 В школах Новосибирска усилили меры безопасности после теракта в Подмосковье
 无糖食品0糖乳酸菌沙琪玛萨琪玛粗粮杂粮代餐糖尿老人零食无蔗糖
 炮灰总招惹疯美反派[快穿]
--
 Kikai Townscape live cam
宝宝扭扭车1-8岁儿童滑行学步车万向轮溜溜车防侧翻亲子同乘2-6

▶ [TASK DESCRIPTION] Copy out again the lines between the line containing "В школах Новосибирска" and the line containing "炮灰总招惹疯美反派[快穿]", including both of those lines.

▶ [RESULT FOR THIS TASK]
 В школах Новосибирска усилили меры безопасности после теракта в Подмосковье
 无糖食品0糖乳酸菌沙琪玛萨琪玛粗粮杂粮代餐糖尿老人零食无蔗糖
 炮灰总招惹疯美反派[快穿]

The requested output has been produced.